Survey of Living Standards 2007 and Extension 2008
In 2007-2008 a multi-topic household survey, the Timor Leste Survey of Living Standards (TLSLS2) was conducted in East Timor with the main objectives of developing a system of poverty monitoring and supporting poverty reduction, and to monitor human development indicators and progress toward the Millennium Development Goals. Information collected in the TLSLS2 questionnaire included: household information, housing, access to facilities, expenditures/consumption, education, health, fertility and maternity history, employment, farming and livestock, transfers, borrowing and saving, other income, social capital, subjective well-being, AIDs and anthropometrics.

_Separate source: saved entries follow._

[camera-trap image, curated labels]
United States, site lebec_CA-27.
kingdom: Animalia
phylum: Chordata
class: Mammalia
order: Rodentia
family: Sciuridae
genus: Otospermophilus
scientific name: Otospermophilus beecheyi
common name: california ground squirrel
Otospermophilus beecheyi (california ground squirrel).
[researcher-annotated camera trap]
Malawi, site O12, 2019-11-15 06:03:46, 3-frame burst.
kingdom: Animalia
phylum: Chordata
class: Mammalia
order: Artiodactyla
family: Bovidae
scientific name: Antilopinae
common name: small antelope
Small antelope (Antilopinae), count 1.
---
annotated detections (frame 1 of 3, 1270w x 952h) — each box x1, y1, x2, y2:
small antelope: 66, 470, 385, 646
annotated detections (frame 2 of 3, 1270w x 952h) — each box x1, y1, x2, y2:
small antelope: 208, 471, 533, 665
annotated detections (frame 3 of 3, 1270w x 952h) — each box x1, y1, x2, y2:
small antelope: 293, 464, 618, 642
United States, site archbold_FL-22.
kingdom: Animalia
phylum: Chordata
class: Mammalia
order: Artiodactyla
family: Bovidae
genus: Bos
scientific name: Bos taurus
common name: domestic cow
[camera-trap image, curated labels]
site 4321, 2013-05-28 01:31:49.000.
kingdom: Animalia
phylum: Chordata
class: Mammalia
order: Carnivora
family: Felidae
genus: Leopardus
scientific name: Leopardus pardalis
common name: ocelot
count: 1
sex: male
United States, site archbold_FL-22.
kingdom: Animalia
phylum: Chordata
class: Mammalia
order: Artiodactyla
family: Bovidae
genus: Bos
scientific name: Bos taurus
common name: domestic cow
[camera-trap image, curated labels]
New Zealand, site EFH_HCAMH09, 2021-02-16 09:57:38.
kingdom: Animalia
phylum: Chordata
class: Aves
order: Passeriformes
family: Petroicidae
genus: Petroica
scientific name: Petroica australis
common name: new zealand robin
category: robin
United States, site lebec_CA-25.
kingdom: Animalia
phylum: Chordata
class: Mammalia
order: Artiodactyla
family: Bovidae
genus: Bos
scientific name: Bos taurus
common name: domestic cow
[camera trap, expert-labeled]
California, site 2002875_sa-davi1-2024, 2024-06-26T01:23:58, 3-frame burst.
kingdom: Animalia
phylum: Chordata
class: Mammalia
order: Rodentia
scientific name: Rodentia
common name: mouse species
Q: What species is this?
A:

The TLSLS2-X extension survey was designed to re-visit one third of the households interviewed under the TLSLS2 2007-08 to explore different facets of household welfare and behavior in the country, while also being able to make use of information collected in the TLSLS2 survey for analytic purposes.
The four new topics investigated in the extension survey are:
- Risk and Vulnerability: This section is designed to help us understand the dimensions and sources of household-level vulnerability to uninsured risks in Timor Leste, and the efficacy and welfare effects of various risk-management strategies (prevention, mitigation, coping) and mechanisms (private as well as public, formal as well as informal) households do (or do not) have access to. The work in Timor Leste is part of a program of analytic work and policy dialogue throughout the EAP region, more information on which can be found on the World Bank website.
- Land Degradation and Poverty: This section of the questionnaire is designed to identify proximate causes of deforestation through land use patterns and links with poverty; understand strengths and failures of common land resource management institutions (property rights, enforcement); understand the impact of the Siam Weed problem on household welfare.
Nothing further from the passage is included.